Against this background, two domestic universities have jointly developed a ball mill method for preparing graphene / MOFs composites. Compared with chemical stripping method, this method is more simple and convenient. In addition, a large amount of research by the scientific research team has confirmed that graphene prepared by physical stripping has more excellent electrochemical sensing performance.
In this research process, researchers obtained high-quality graphene nanosheets (GS) by ball milling. With the support of graphene nanosheets, copper ions were adsorbed on the surface of GS as nucleation sites for MOFs. Next, the ligand trimesic acid (H3BTC) was added to uniformly load the nano-scale Cu-BTC particles on the GS surface, thereby obtaining a Cu-BTC @ GS complex.

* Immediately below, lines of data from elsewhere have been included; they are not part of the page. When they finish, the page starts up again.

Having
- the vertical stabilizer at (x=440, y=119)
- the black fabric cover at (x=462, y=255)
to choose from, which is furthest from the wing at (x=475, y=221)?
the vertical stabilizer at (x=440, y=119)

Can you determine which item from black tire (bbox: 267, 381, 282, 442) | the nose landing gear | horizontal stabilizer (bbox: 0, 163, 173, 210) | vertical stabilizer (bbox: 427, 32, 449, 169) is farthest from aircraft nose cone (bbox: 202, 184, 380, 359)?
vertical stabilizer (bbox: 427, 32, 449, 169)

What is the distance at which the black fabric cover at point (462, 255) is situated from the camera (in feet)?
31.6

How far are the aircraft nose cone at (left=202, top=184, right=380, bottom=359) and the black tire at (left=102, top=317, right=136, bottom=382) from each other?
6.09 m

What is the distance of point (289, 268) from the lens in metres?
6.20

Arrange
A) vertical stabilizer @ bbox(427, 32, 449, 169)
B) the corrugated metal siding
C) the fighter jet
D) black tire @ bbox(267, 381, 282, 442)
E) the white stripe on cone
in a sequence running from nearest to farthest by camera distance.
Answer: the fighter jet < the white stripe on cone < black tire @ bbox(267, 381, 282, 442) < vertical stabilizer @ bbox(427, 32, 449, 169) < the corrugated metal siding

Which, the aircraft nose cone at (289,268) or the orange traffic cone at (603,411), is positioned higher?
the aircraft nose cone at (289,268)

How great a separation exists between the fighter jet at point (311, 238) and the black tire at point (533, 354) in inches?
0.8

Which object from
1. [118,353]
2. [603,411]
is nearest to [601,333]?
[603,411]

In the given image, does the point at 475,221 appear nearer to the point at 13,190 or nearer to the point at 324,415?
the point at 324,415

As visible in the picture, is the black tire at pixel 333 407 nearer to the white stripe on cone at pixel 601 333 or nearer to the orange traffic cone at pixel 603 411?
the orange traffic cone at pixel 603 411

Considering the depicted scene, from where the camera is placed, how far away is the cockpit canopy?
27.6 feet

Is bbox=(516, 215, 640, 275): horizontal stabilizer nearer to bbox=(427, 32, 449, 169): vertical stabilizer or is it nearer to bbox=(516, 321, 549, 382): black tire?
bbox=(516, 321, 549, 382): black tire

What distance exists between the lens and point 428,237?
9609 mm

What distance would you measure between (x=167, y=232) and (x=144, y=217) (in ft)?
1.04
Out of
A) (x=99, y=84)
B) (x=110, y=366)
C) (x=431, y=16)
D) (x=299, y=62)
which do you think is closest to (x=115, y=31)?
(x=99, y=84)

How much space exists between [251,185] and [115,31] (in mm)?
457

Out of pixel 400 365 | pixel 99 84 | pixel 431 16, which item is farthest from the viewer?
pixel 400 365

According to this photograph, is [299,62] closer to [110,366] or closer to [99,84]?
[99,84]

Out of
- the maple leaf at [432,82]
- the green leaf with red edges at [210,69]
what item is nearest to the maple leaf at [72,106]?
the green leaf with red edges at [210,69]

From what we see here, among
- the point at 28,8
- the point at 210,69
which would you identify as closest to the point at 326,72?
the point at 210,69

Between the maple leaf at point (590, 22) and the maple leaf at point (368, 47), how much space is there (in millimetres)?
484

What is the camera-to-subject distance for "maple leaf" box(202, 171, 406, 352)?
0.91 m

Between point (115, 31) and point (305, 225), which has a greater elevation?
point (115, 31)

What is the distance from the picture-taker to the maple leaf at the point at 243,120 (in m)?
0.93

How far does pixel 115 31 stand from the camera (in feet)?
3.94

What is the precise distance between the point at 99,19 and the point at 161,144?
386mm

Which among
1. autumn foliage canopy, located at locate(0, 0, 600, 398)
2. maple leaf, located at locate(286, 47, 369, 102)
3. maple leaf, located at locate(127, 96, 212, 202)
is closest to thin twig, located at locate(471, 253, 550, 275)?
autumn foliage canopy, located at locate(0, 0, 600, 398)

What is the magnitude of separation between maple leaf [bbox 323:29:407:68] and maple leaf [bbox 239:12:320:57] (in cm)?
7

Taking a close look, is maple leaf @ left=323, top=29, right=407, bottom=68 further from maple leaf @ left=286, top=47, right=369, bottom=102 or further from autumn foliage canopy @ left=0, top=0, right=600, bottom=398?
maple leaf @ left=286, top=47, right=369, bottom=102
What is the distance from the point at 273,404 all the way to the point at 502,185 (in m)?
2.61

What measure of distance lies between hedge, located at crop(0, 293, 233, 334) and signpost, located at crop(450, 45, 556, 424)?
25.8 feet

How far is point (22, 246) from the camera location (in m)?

The study found that, compared with GS, Cu-BTC @ GS composites have larger specific surface area, higher porosity, and stronger electron transfer ability. In addition, the Cu-BTC @ GS complex has significantly improved the adsorption capacity and reactivity of small biomolecules and phenolic pollutants, resulting in a higher response signal and sensitivity.
Based on the significant synergy between GS and Cu-BTC nanoparticles grown in situ, researchers have constructed a highly sensitive electrochemical sensing platform and successfully applied it to the detection of a variety of practical samples, such as plasma, electronic tickets, Environmental sewage and other aspects. The design and construction of graphene / MOFs composite materials provide new ideas for researchers and help the development of high-performance electrochemical sensing systems.